Cerré los ojos con fuerza y me incliné hacia delante sobre la mesa, sintiendo la herida de mi pecho abrirse todavía más. ¿En dónde estaban? ¿Cómo era posible que ninguno de los tres pudiera dar alguna señal? ¿Cómo ninguno se daba cuenta de lo inquieta que me habían dejado, aquí en la Tierra? ¿Cómo podía mantenerme tranquila, como él quería, si un manto de preocupación se había ceñido a mi corazón desde el último día en que lo vi?

—Pero ¿qué fue lo último que te dijo Azazziel? —insistió Nat, levantando la vista hacia mí. La angustia que destiló su tono me hizo sentir impotente en formas que ni siquiera comprendí.

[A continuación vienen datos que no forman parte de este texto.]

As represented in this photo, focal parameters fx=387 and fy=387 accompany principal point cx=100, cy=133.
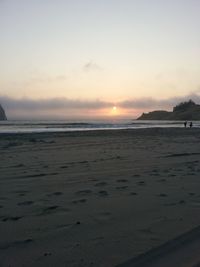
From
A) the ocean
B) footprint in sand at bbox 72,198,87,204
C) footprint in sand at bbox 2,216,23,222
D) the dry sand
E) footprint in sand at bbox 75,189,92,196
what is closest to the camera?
the dry sand

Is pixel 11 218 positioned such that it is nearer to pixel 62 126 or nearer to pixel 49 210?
pixel 49 210

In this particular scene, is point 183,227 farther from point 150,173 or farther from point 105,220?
point 150,173

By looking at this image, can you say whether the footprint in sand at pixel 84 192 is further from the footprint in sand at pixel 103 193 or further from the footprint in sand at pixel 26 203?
the footprint in sand at pixel 26 203

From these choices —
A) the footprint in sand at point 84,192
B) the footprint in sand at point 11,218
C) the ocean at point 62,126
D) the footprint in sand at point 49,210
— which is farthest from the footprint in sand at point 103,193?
the ocean at point 62,126

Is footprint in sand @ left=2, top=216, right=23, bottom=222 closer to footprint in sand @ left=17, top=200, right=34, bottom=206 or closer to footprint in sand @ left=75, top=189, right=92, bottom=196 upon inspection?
footprint in sand @ left=17, top=200, right=34, bottom=206

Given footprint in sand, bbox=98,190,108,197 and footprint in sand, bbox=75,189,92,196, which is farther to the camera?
footprint in sand, bbox=75,189,92,196

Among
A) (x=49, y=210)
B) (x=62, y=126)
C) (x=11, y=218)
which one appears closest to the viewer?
(x=11, y=218)

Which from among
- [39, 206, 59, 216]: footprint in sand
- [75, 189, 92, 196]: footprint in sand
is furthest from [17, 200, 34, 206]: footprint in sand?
[75, 189, 92, 196]: footprint in sand

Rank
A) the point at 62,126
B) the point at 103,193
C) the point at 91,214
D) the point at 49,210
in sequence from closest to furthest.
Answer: the point at 91,214 → the point at 49,210 → the point at 103,193 → the point at 62,126

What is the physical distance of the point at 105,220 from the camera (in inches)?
227

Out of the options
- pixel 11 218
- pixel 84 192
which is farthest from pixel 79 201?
pixel 11 218

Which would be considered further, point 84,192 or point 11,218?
A: point 84,192

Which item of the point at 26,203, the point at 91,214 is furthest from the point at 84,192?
the point at 91,214

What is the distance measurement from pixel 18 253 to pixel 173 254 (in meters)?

—Que no me preocupara porque ellos lo solucionarían —mascullé, incapaz de controlar la amargura en mi tono.

Ella se pasó las manos por el rostro con frustración, sin importarle que se le corriera el maquillaje de los párpados. Un gruñido se le escapó.

—¡¿Qué tienen en la cabeza esos tipos?! ¿Mierda? —bramó—. Ya va más de una semana sin saber nada de ellos, ¿cómo quieren que no nos preocupemos?

—¿Qué fue lo que te dijo Khaius?

—¡La misma estupidez que te dijeron a ti!

Sus dedos, los cuales sostenían con recelo la botella de vidrio con el líquido amarillo, temblaban ligeramente sólo por la ansiedad que parecía crecer en su interior. Yo no estaba mucho mejor que ella.

Mi ansiedad se manifestaba en mi cuerpo del mismo modo en que le sucedía a mi amiga. Era imposible que no nos sintiéramos así, sabiendo que era muy probable que los seres a quienes queríamos se encontraran en un peligro del nosotras no teníamos la más mínima idea.

No lo entendía. Nada de esto parecía tener sentido. En mi fuero interno, rogaba porque cualquiera de los tres llegara y nos dijera que se encontraban perfectamente, y que nuestro desasosiego no era más que una exageración. Después de todo, en realidad, sólo había pasado poco más de una semana. Aun así, la incertidumbre y las rutas lóbregas que nuestras imaginaciones podían tomar eran veloces, y cada día que pasaba sin noticias lograba convertirse en una tortura. Yo misma había formulado un montón de hipótesis, ninguna mejor que la otra. Cada opción hacía que el estómago se me revolviera y que el corazón se me estrujara.